The earlier versions of verl use Megatron-LM 0.4 and workaround huggingface model classes. To better use the latest features and speedup of modern Megatron, we are migrating to Megatron-Core(mcore), and use the recommended GPTModel class for all language models. With mcore GPTModel, we can use the latest features like context parallel, expert parallel, dist_checkpointing, etc. and we can update mcore with little effort in the future for new features.

The migration has been successful with the help of the mcore team and the community. What we have done is:

  1. update Megatron version to 0.11.0
  2. migrate LlamaForCausalLM and Qwen2ForCausalLM to mcore GPTModel
  3. support sequence packing/thd format.
  4. support tensor parallel, pipeline parallel, sequence parallel, virtual pipeline parallel, context parallel.
  5. support the mcore dist_checkpointing feature and a basic offline weighs conversion scipt from huggingface to mcore dist_checkpointing format.

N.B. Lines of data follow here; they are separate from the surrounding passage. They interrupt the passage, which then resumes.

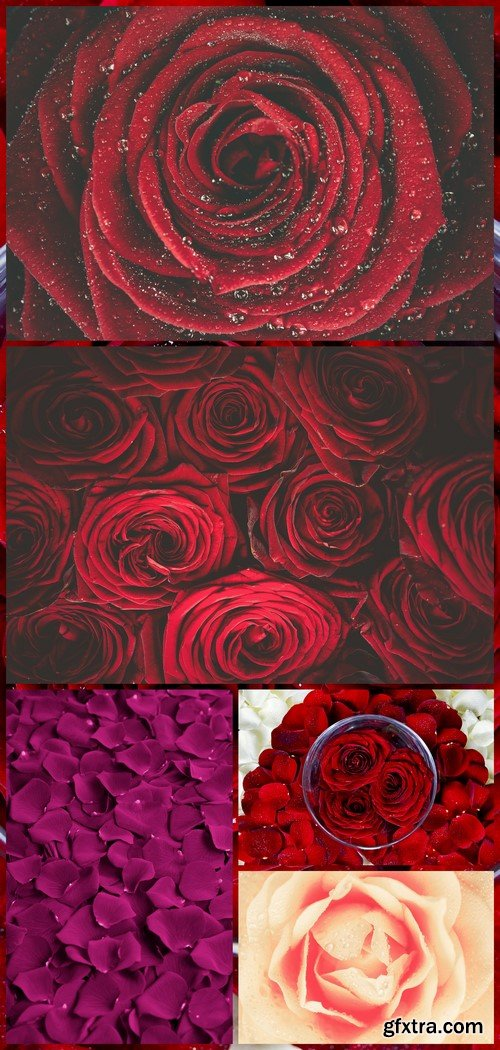 Rose Petals Floral Background 5X JPEG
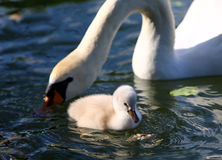 White Swan Cygnet with Mother Stock Images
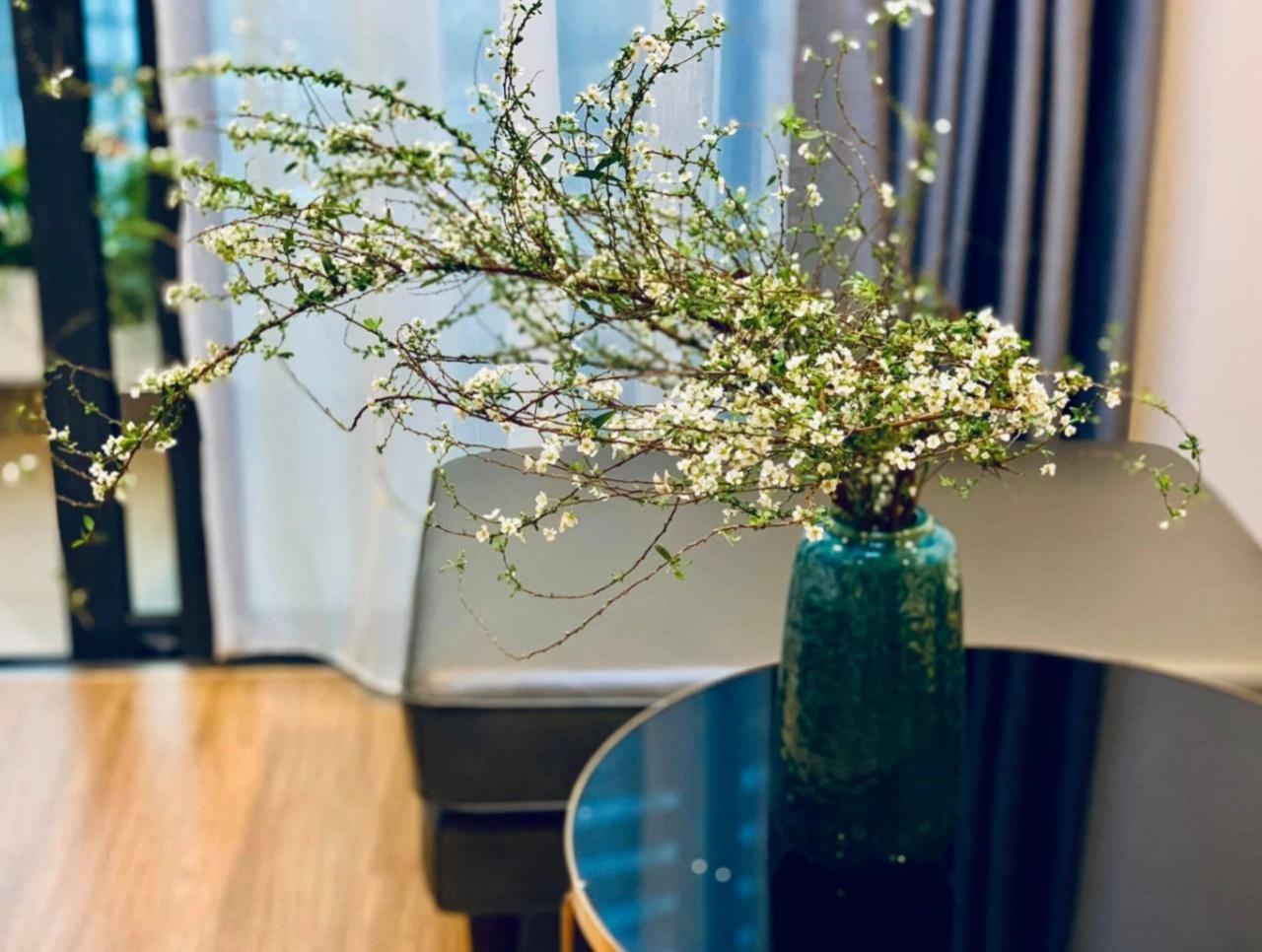 Hoa tuyết mai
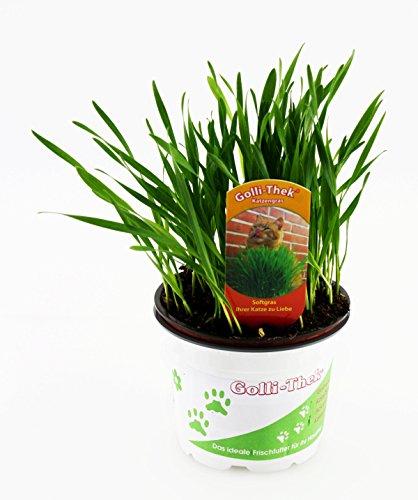 Katzengras soft - Weizengras - Futterweizen - Triticum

We are working on the following features:

  • support Qwen2MoeForCausalLM
  • support MixtralForCausalLM
  • support DeepseekV3ForCausalLM
  • support expert parallel

Features we invite the community to contribute:

  • better scipts for offline weights conversion from huggingface to mcore dist_checkpointing format.
    • conversion of large models with multiple GPUs
    • conversion of large models with single GPU
  • refactor the megatron_checkpoint_manager.py by dist_checkpointing format.
  • support llama4
  • support qwen2.5-vl

To track the progress of verl mcore integration, please refer to the mcore integration issue.

How things work now

To engage the community in contributing, here are the key steps in our mcore integration process and features under development.

The huggingface transformers is the de facto standard of model zoo while mcore is good at computation efficiency. The main challenge is conversion between the two. main steps:

  1. modelling the huggingface model with mcore GPTModel

    • a. convert the huggingface config to mcore TransformerConfig
    • b. init the mcore GPTModel with the converted config
    • c. load the huggingface model weights to the GPTModel
  2. online weight conversion from mcore to huggingface (due the the rollout engine vLLM is using huggingface format)

    • a. bridge the gap between mcore and huggingface weights format and name mapping
    • b. online resharding the mcore weights to rollout engine
      • this part is very complicated with multiple parallel strategies composition between mcore and rollout engine
  3. support the mcore features in verl

    • a. support tensor parallel, pipeline parallel, sequence parallel, virtual pipeline parallel, context parallel
    • b. support recompute and other mcore speed up features
  4. checkpointing

    • a. support recovering the verl training.
    • b. support exporting the mcore checkpoint to huggingface format, for downstream inference.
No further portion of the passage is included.